初日は、11隻が出漁しましたが漁獲量はほぼゼロ。
初競りが初めて中止となった。
イカの街、函館市に動揺が広がっている。
“イカの街”函館市に動揺 水揚げ「ゼロ」も
夕暮れが迫る函館市の港。
6月1日、漁を終えたイカ釣り漁船が港に戻ってきた。
「わたしゼロ、ゼロだもん。こんなの初めてだ」(イカ漁師)
1日に解禁されたばかりの道南のスルメイカ漁。
11隻が初出漁したが、イカは漁場にいなかったという。

「全然いなかった」(イカ漁師)
漁の結果を見ると―
「この船で取れたスルメイカはたった2匹だそうです」(熊坂友紀子記者)

一方、こちらの船は―。
「4匹しかいないよ!イカ専業という感じだからね。イカがないと、われわれもいなくなってしまうよ」(イカ漁師)
1匹も取れなかった船も半数以上あり、初日は水揚げを断念する事態に。
「(Q:燃料費はどうなる?)なんとかして…5万円。廃業だね、本当に廃業だ。やってられないもん」(イカ漁師)

スルメイカの初競りは「中止」に
「本来はここ(函館市水産物地方卸売市場)でスルメイカの初競りが行われる予定でしたが、イカは一切なく、がらんとしています」(熊坂記者)
水揚げがなかったことで、2日に予定されていた初競りは中止に。
不漁での見送りは史上初めてとなる。

「残念な気持ちでしかありません。観光客を含めた需要期に、イカが並ぶことを願っています」(函館魚市場の美ノ谷貴宏取締役)
「6月2日にイカがないと、気持ちがダダ下がりですね」(スルメイカを買いに来た鮮魚店社長)

スルメイカの不漁は続く
スルメイカの不漁は続いている。
取扱量はピーク時に約9000トンもあったが、2023年は過去最低の317トン。
2024年は過去2番目に少ない400トンまで落ち込んでいる。

イカ製品が主力の加工会社も「大変厳しい状態」
イカ製品が主力の水産加工会社では―
「スルメイカの代替として海外イカを中心として輸入して、原料を切り替えてやっているのが一番多いです。今、円安が続いているので加工業者としては大変厳しい状態」(トナミ食品工業の利波英樹社長)
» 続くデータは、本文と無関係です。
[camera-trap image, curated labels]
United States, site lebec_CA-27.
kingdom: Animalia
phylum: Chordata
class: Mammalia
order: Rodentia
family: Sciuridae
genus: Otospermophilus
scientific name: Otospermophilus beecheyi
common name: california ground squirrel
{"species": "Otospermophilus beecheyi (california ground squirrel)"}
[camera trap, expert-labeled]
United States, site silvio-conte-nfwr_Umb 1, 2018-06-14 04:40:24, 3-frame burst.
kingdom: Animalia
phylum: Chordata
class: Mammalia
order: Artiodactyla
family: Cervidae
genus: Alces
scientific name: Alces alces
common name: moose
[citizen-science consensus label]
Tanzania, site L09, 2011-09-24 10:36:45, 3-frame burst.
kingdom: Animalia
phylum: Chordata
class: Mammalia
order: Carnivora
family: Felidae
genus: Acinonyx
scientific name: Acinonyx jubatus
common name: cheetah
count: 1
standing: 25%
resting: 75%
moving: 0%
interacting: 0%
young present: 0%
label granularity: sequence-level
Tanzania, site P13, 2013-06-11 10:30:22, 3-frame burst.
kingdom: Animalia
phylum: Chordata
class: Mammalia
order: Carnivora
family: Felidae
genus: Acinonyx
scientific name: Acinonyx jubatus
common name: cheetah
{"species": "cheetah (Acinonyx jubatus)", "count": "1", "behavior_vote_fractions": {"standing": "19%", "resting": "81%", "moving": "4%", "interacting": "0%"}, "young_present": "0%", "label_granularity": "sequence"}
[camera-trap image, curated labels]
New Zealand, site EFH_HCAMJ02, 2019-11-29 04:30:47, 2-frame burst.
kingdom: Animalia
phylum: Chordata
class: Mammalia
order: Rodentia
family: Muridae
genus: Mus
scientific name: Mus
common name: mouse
この会社では、イカの加工品を生産し続けるため、5年ほど前から外国産のイカを輸入している。
しかし、円安などの影響で価格が高騰。
「500~600円だったものが、いま1000円くらい」(利波社長)

イカの街“函館”観光にも影響
観光客にとっても寂しい結果に。
「やっぱり函館っていったらイカだと思ってたから、ちょっと寂しい」(関西からの客)

朝市で人気の活イカの釣り堀。
2日、スルメイカが水揚げしなかったため、水槽にヤリイカを入れて営業していた。
「ヤリイカも今月いっぱいあるか、ないかかな。だからスルメが取れないと(店が)開けられない」(活いか釣り堀の櫻庭のり子さん)

イカ専門の鮮魚店も危機感
創業70年をこえるイカ専門の鮮魚店も、危機感を募らせる。
「イカ1本でやって来てるから、他のもの売るわけにはいかないし、できない。この先どうなるか分からないけど、考えないといけないなという不安がありますね」(イカ専門店 富田鮮魚店の富田和子さん)
動揺が広がるスルメイカ漁初日。
イカ釣り漁船も2日は出漁を見合わせていて、しばらく影響は続きそうだ。